FAQ -Update- Neutron detection methods (2015)
Posted: Thu Apr 30, 2015 5:44 pm
There are truly many ways to detect neutrons. In past postings it was noted that all neutron detection involved secondary events. As secondary events, such detection is usually effective only in rather large neutron fields. In short, it is very difficult to detect weakly emitting neutron events with a high degree of certainty without rather large expenditures of money or major construction and part collection efforts. This is quite apart from the effort in actual construction of a fusor. The neutron detection effort is a big win in and of itself and is often the would-be fusioneer's swan song, stopping many in their tracks. It separates the rich from the poor and true hands-on doers and hackers from the non-hackers. It sinks most of the DIY crowd, separating them from the true amateur scientist.
Add to the above the fact that virtually 100% of the folks who do finish a fusing fusor will produce very few neutrons on their first run. All who reach this point, wish to crown their extreme efforts with the vaunted and honored membership in the neutron club. Having a detection scheme capable of proving fusion is often an after thought that snags the feet of what might be a winner.
This post is an update of sorts that deals with those schemes capable of detecting limited neutron production, (fusion). I will put forward what I feel are the most sensitive methods in descending order of sensitivity.
1. 3He (helium 3) detection tubes. Much has already been written on this subject in this forum. This is the most sensitive and best method of neutron detection at very low levels. This is also the #1 most expense way to detect neutrons and, unfortunately, the method in which the amateur will have the least success even with ready cash to obtain a suitable tube and electronics. Once readily available for under $400.00 surplus, these now exceedingly rare detection tubes are rarely seen today at most any price due to the almost complete lack of helium 3 on the world market. Even with a tube, the electronics are special and a good electronics hobbyist or well heeled person will need to put forth a decent effort to make the tube work well. Still, luck and perseverance can create a win here.

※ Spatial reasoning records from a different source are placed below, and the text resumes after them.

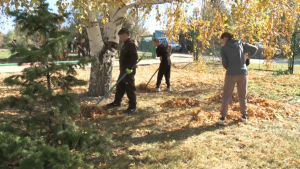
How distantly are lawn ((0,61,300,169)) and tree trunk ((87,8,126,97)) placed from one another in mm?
382

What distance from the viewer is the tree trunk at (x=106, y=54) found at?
20.8ft

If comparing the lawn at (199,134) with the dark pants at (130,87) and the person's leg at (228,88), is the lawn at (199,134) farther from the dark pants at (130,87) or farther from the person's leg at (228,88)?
the person's leg at (228,88)

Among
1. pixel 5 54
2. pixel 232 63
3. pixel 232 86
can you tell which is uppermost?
pixel 5 54

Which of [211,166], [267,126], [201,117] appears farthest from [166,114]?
[211,166]

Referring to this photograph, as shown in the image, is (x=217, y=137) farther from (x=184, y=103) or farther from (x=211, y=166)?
(x=184, y=103)

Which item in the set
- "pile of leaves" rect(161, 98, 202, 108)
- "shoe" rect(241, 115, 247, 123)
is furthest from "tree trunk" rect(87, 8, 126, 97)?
"shoe" rect(241, 115, 247, 123)

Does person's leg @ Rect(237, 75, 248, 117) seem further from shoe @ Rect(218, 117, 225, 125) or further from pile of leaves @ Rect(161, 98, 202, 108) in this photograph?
pile of leaves @ Rect(161, 98, 202, 108)

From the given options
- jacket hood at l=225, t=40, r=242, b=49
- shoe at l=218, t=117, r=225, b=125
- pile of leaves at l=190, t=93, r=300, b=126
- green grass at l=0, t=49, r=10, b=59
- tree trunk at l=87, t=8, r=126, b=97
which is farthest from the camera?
tree trunk at l=87, t=8, r=126, b=97

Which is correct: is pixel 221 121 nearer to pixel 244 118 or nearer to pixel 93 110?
pixel 244 118

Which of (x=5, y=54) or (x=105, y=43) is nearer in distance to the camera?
(x=105, y=43)

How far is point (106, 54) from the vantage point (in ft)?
21.3

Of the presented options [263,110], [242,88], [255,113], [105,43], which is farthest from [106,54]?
[263,110]

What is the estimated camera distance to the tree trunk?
6.33m

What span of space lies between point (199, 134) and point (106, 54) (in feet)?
10.2
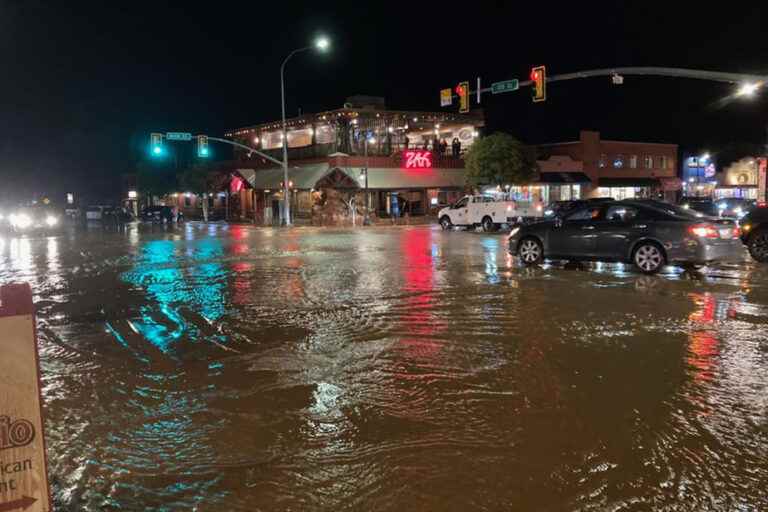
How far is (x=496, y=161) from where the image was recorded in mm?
45438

1A. Russian 3He corona tubes. Ostensibly these are OK tubes. In practice, careful elelctronic shepherding is demanded in applying these tubes to succesfully work as suitable neutron counter detectors. A separate posting with data relating to using and interfacing these tubes can be viewed at...

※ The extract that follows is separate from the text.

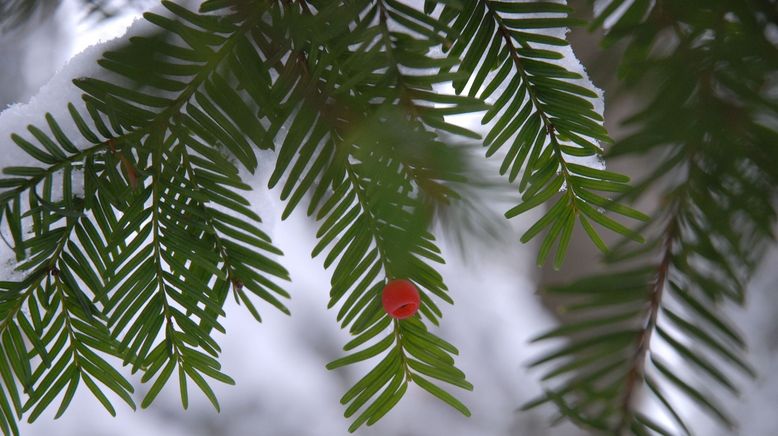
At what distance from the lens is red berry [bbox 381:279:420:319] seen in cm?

viewtopic.php?f=13&t=10969
In general, these tubes, commonly found offered on e-bay, are a "pig in a poke". Do they work? Assuming they do, some special electronic skills may be needed to make the perform reliably.
2. BF3 (Boron Triflouride) detection tube. These were the detection item of choice during the Manhattan project and remain the current #1 tube still readily obtainable both in surplus and retail sales. Still rather pricey, but surplus tubes can be found in the $200.00 plus range. The same difficulty with electronics exists as with the 3He tube. However, this way is very doable for the well heeled or advanced electronics buff.
3. Boron lined detection tubes. These are, for the most part, rather ancient and are almost totally surplus items, but can often be found for less than $100.00. These are a bear to get working well for those who do not already possess or have access to a neutron source for calibration and electronic windowing. The electronics are only a bit less complicated but much more finicky of adjustment than the above methods. General Electric made most of these older tubes back in the 50's and 60's, but they made tens of thousands of them.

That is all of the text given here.